With M&A, most companies are focused on deal execution, and not enough time is spent on value creation. In fact, most companies aren’t optimized for creating value with M&A, which requires rethinking the approach to M&A.
M&A is a 4-quarter sport. M&A strategy and advisory is the 1st quarter. Deal execution is the 2nd quarter. Integration is the 3rd quarter. Deal Realization is the 4th quarter.
Companies utilize different coaches and different teams for each quarter without anyone overseeing the entire game from beginning to end. A consistent game plan and team management is required to keep everyone focused on the same end goal.
Below are 5 key ways that companies can begin optimizing for value creation.
- Deal Manager: Companies need to empower a new role in M&A: deal manager. This is not project management; the deal manager must have the knowledge, experience and authority to make the deal successful. The deal manager must understand each aspect of the deal and how all the different activities relate to value creation.
- Guided Deal Execution: A lot of time and energy is wasted in deal execution. Specialists are brought in to perform specific tasks, but each specialist is not positioned to understand how his or her activities relate to the ultimate deal success. For example, due diligence is handed off to associates and other junior team members to look at specific issues. However, the due diligence process is fantastic opportunity to understand how the target was run, the skills sets of team members and potential problems. Buyers need to optimize around deal execution to gain deeper insights.

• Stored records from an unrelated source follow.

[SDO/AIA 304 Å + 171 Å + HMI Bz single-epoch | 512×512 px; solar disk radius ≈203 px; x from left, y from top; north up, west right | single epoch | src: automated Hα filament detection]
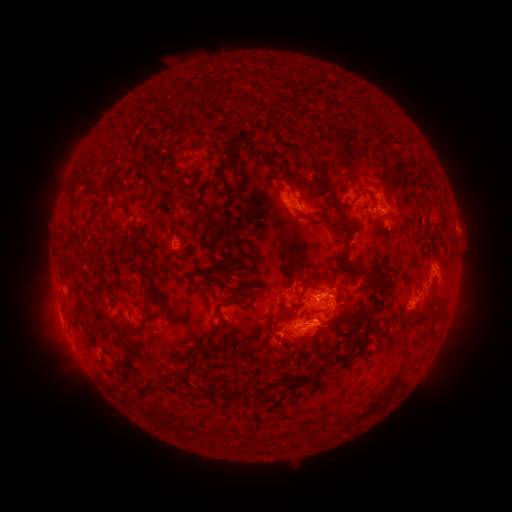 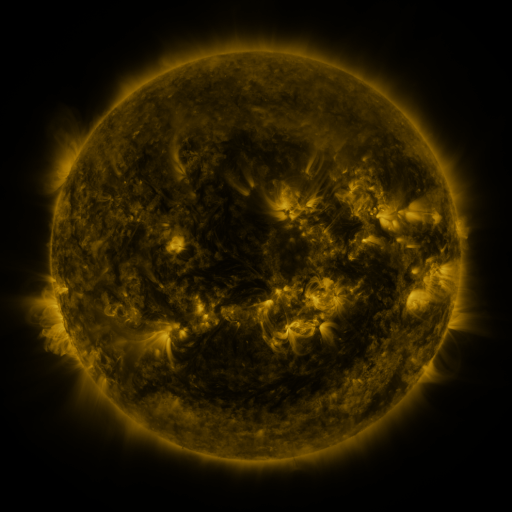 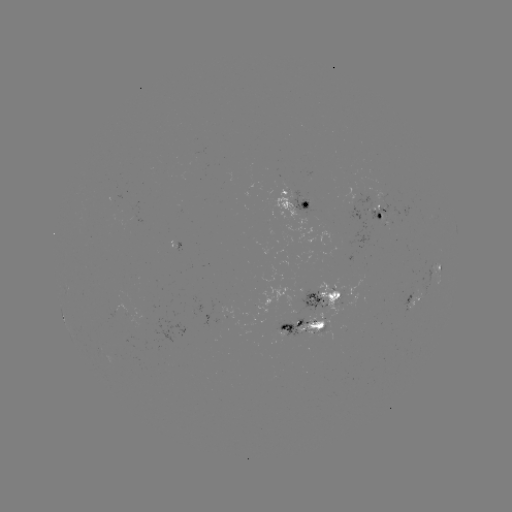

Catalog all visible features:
filament: <bbox>198, 92, 218, 102</bbox>
filament: <bbox>241, 97, 250, 106</bbox>
filament: <bbox>298, 145, 307, 154</bbox>
filament: <bbox>244, 147, 260, 157</bbox>
filament: <bbox>373, 153, 389, 188</bbox>
filament: <bbox>192, 175, 204, 195</bbox>
filament: <bbox>79, 179, 101, 200</bbox>
filament: <bbox>220, 183, 228, 198</bbox>
filament: <bbox>362, 185, 374, 198</bbox>
filament: <bbox>153, 189, 161, 197</bbox>
filament: <bbox>301, 190, 314, 201</bbox>
filament: <bbox>307, 196, 338, 216</bbox>
filament: <bbox>110, 206, 133, 220</bbox>
filament: <bbox>193, 206, 217, 227</bbox>
filament: <bbox>335, 216, 391, 313</bbox>
filament: <bbox>71, 250, 86, 266</bbox>
filament: <bbox>212, 272, 228, 284</bbox>
filament: <bbox>301, 278, 320, 290</bbox>
filament: <bbox>236, 286, 253, 302</bbox>
filament: <bbox>216, 305, 223, 321</bbox>
filament: <bbox>273, 309, 297, 330</bbox>
filament: <bbox>118, 319, 144, 335</bbox>
filament: <bbox>364, 320, 373, 337</bbox>
filament: <bbox>316, 331, 326, 348</bbox>
filament: <bbox>288, 332, 311, 345</bbox>
filament: <bbox>201, 335, 213, 357</bbox>
filament: <bbox>345, 337, 357, 347</bbox>
filament: <bbox>286, 378, 295, 387</bbox>
filament: <bbox>139, 388, 149, 398</bbox>
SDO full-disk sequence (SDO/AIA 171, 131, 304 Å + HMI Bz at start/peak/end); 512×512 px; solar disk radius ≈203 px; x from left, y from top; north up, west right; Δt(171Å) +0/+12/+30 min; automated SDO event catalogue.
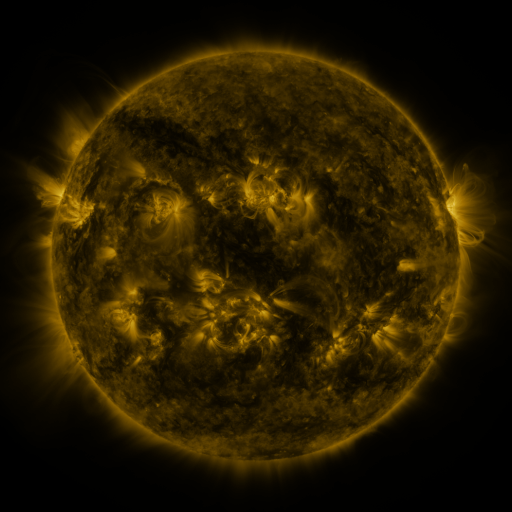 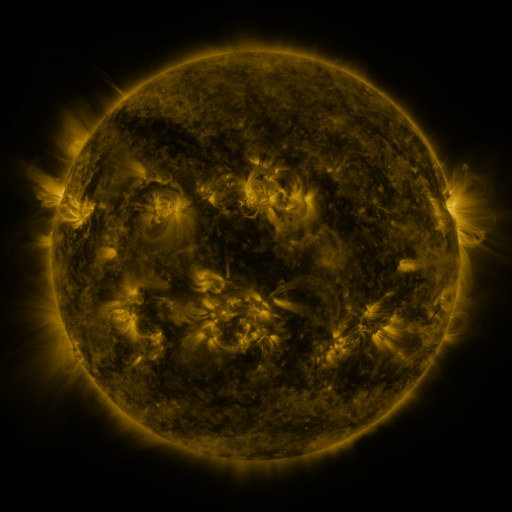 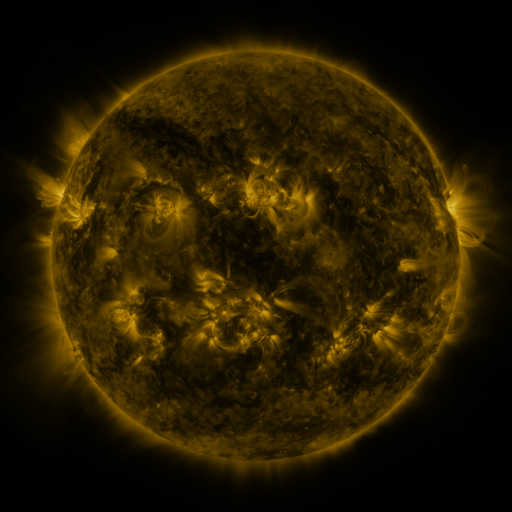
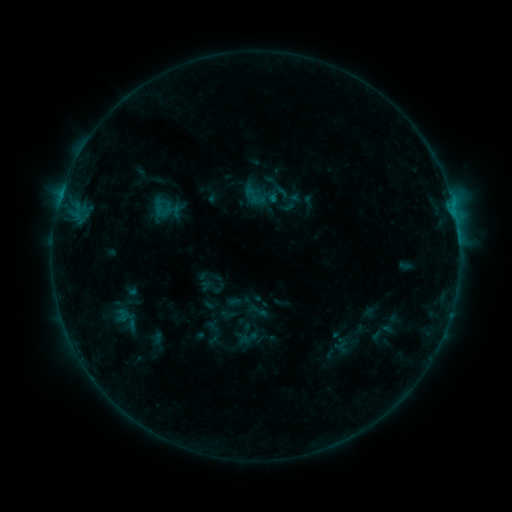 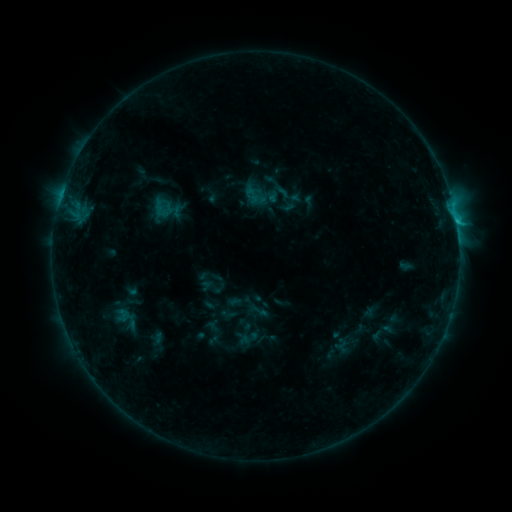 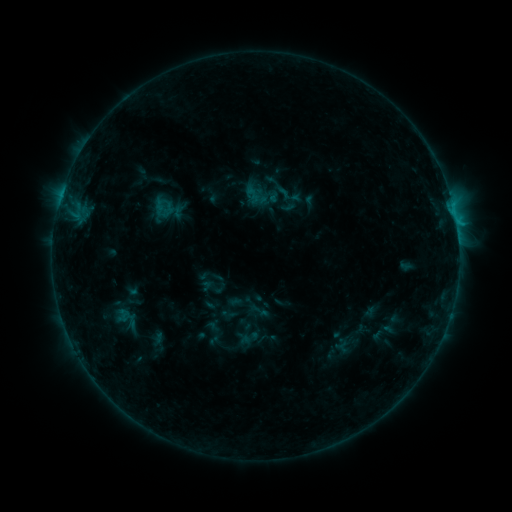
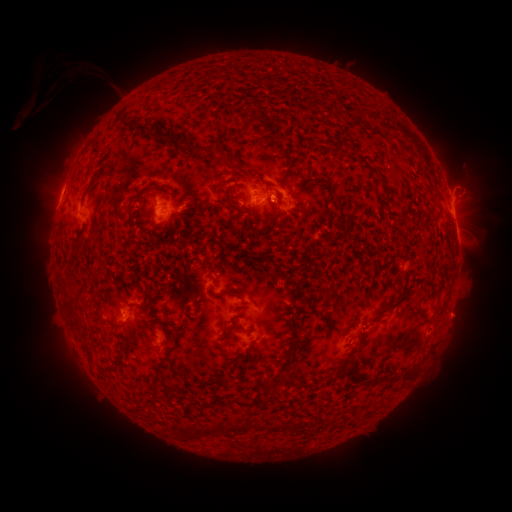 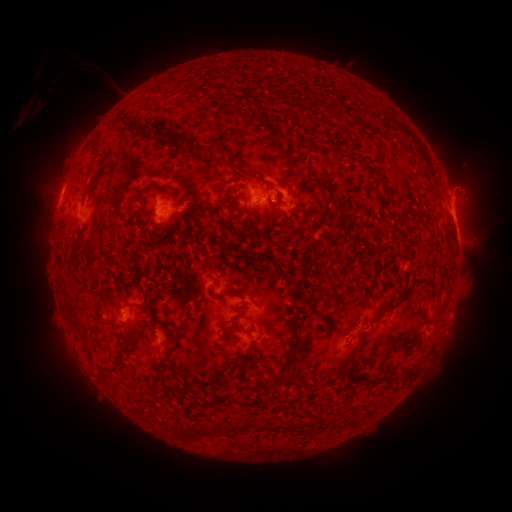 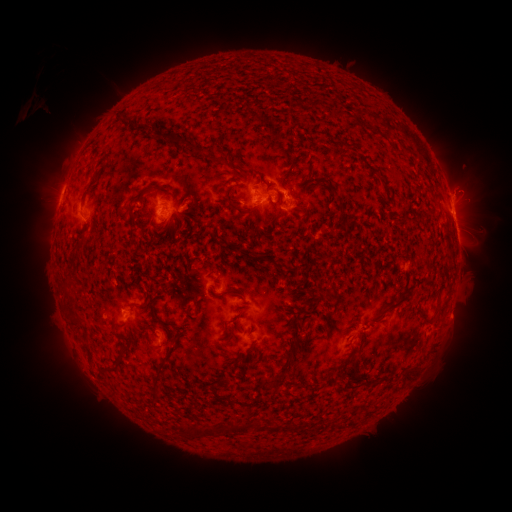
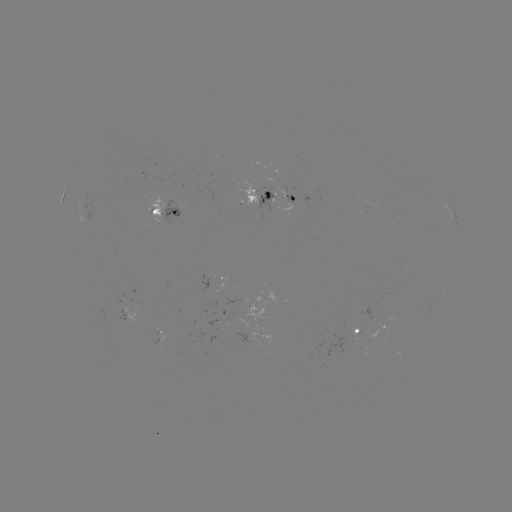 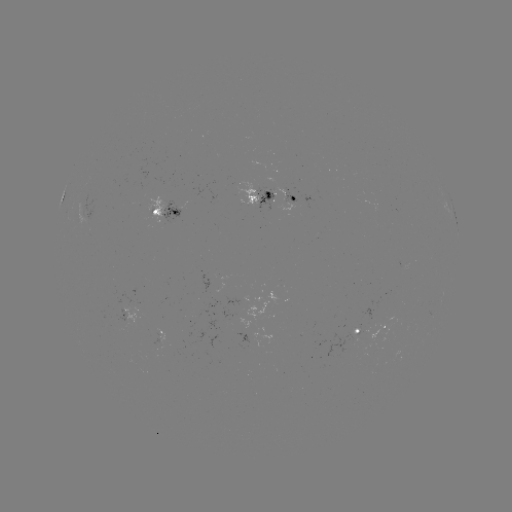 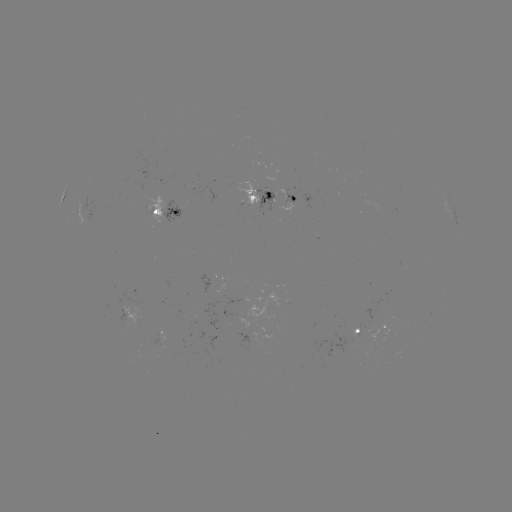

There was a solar flare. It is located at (456, 224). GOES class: C1.4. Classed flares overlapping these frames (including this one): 1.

- Experience Driven Strategy and Advisory: M&A strategy and advisory roles need to be filled by people with proper deal experience. They need deal execution, integration and optimization experience. Any deal can look good in theory, but an experienced deal person will be able to identify and troubleshoot potential issues before deciding to proceed with a deal.
- Focus on Deal Realization: Most companies only play the first 3 quarters, and lose the game in the 4th quarter. The 4th quarter is left to chance and is not actively monitored by the CEO or the deal advocates.
- Acknowledge and Address Problems: Deals don’t always go as planned. This is the nature of M&A. The strategy may prove to be unsound; the execution may be poor; the competitor may have seized on customer fears of M&A integration. The important thing is to quickly acknowledge when things aren’t working out, trouble shoot the likely cause, and take corrective action.
Once companies recognize M&A is a 4 quarter game, they will start to understand that M&A deals must be managed across all 4 quarters and how to optimize for value creation. M&A is not about getting the deal done, but creating value through M&A.